Monday, February 29, 2016

Minneapolis DWI Lawyer Blogs on Minnesota DWI: This Week's Featured Minnesota DWI Case

The Minnesota DWI Case Of The Week is State v. Joecks (Decided February 29, 2016, Minnesota Court of Appeals, Unpublished) which stands for the proposition that an individual does not have a reasonable expectation of privacy in a police search of the Minnesota Driver's License Database.

In Joecks, the Defendant was driving a car in Hutchinson, Minnesota, (where everybody knows everybody).  A local police officer saw Joecks driving, and based upon his past encounters with the Defendant, the officer believed Joecks' did not have a valid driver's license.  The officer then ran a license check and found that Joeck's license was revoked.  The officer then stopped Joeck's vehicle and subsequently placed him under arrest for DWI.

The Defendant challenged the stop of his vehicle, arguing that the officer had no right to run a check of his driver's license status.  The District denied the Defendant's motion to suppress and on appeal, the Minnesota Court of Appeals affirmed, noting:

"The constitutional protections against unreasonable searches and seizures are not triggered unless a person has a legitimate expectation of privacy. State v. Gail, 713 N.W.2d 851, 860 (Minn. 2006). A person has a legitimate expectation of privacy when he has 'an actual subjective expectation of privacy' that 'society is prepared to recognize as reasonable.' Id. (quotations omitted).
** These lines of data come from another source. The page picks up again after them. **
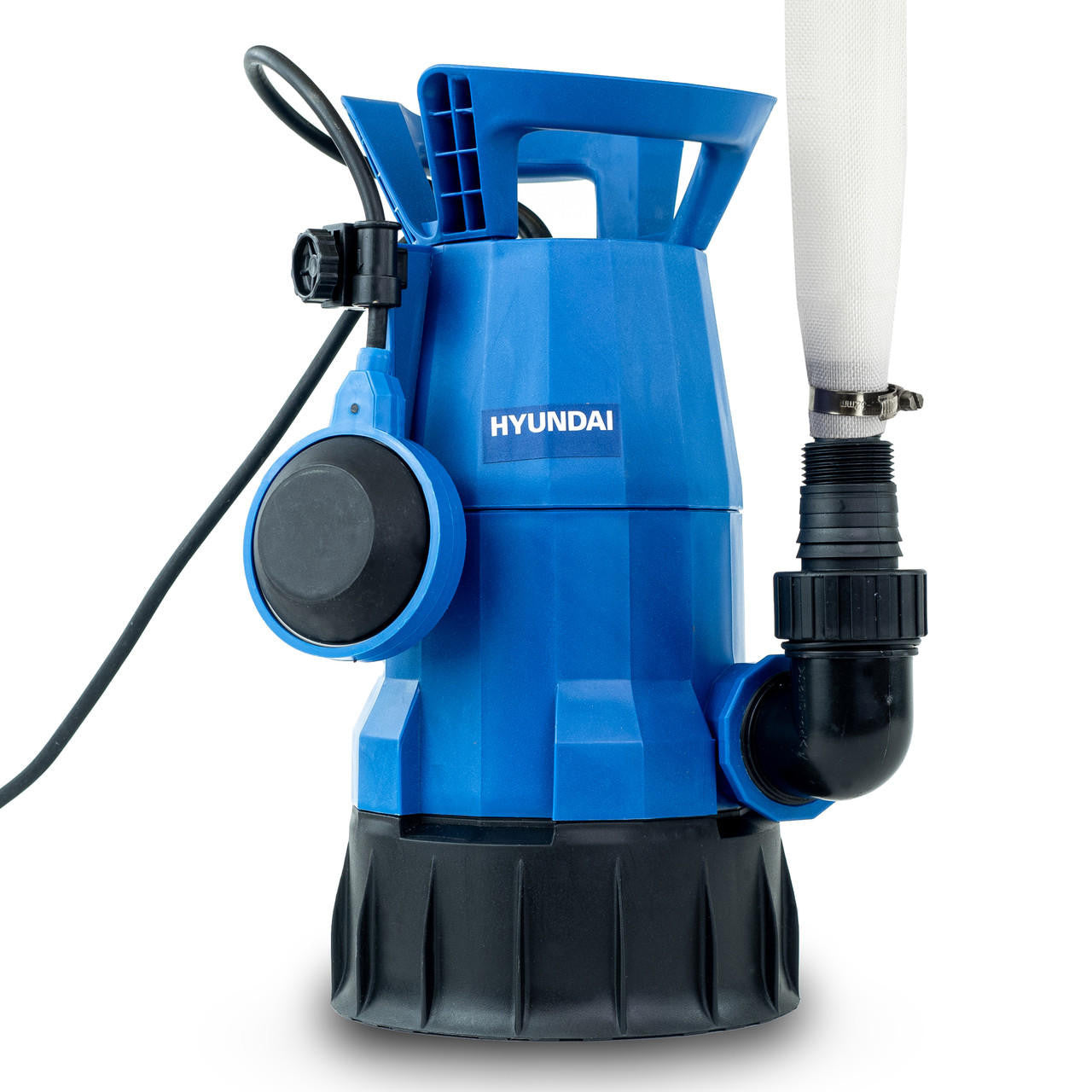 Electric Clean Water Pump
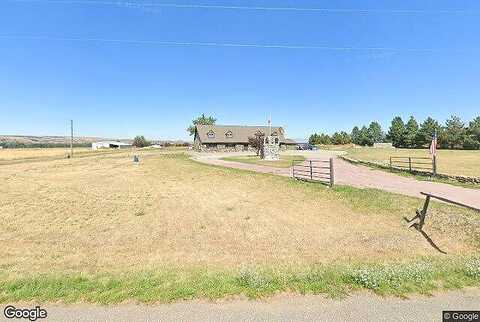 Ruby Mountain, GALLATIN GATEWAY, MT 59730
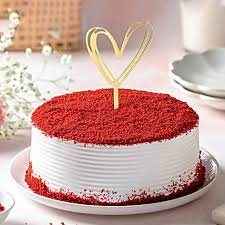 Red Velvet Cake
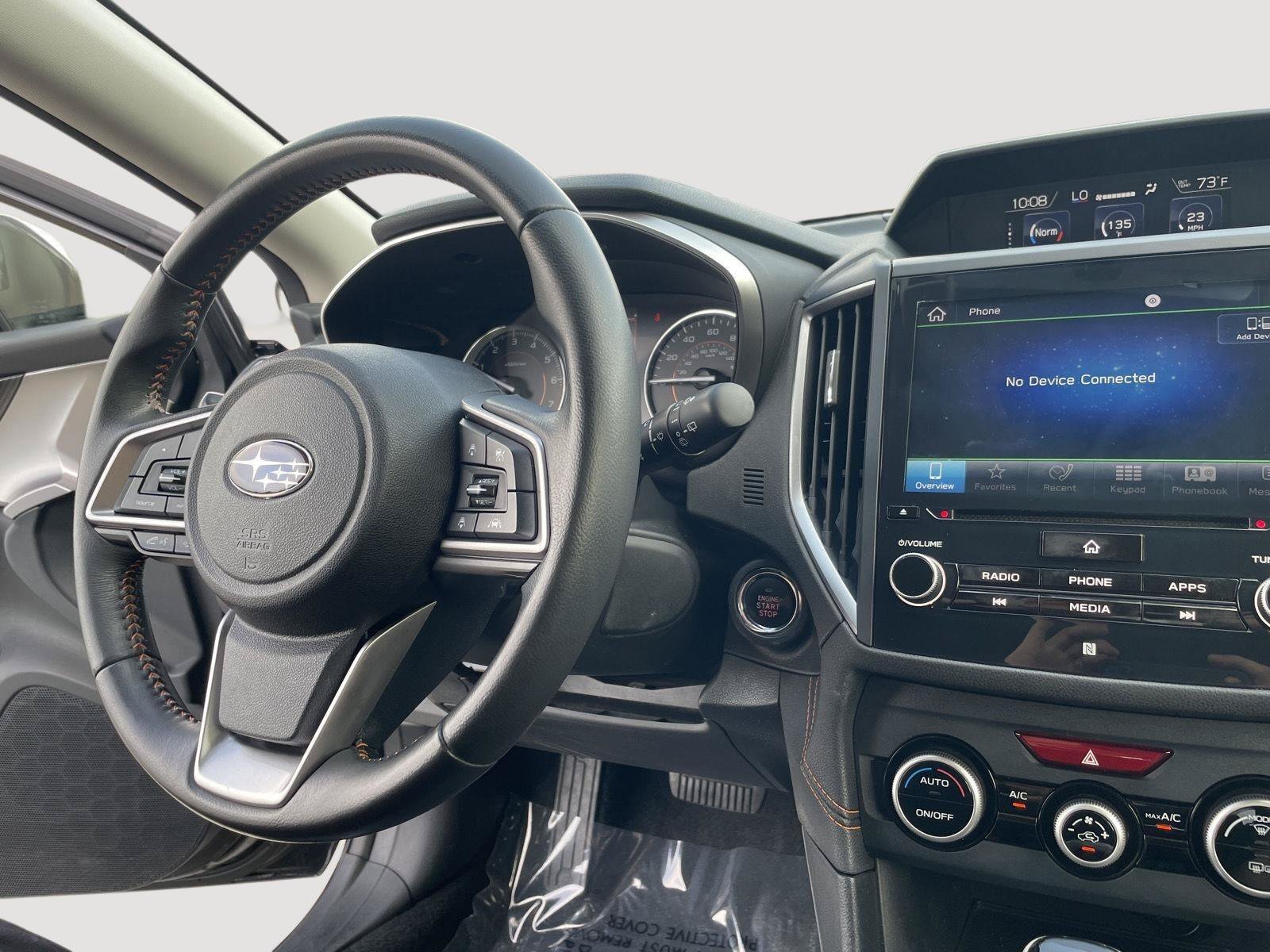 Used 2019 Subaru Crosstrek 2.0i Limited w/ Popular Package #3 AWD/4WD image 27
Joecks did not present evidence that showed that he had a subjective expectation of privacy with respect to the driver's-license database. And even if we assume that he had a subjective expectation of privacy in the database maintained by the state, his expectation is not one that society is prepared to recognize as reasonable. One of the purposes of the driver's-license database is to inform law-enforcement agencies about drivers whose license or driving privileges have been revoked. Given this purpose, which requires that law-enforcement agencies have access to the database, Joeck's expectation of privacy is not reasonable.  Therefore, no constitutional protection against a search of the database was triggered."

Moral Of The Story: Don't Break the Law Before You Break The Law.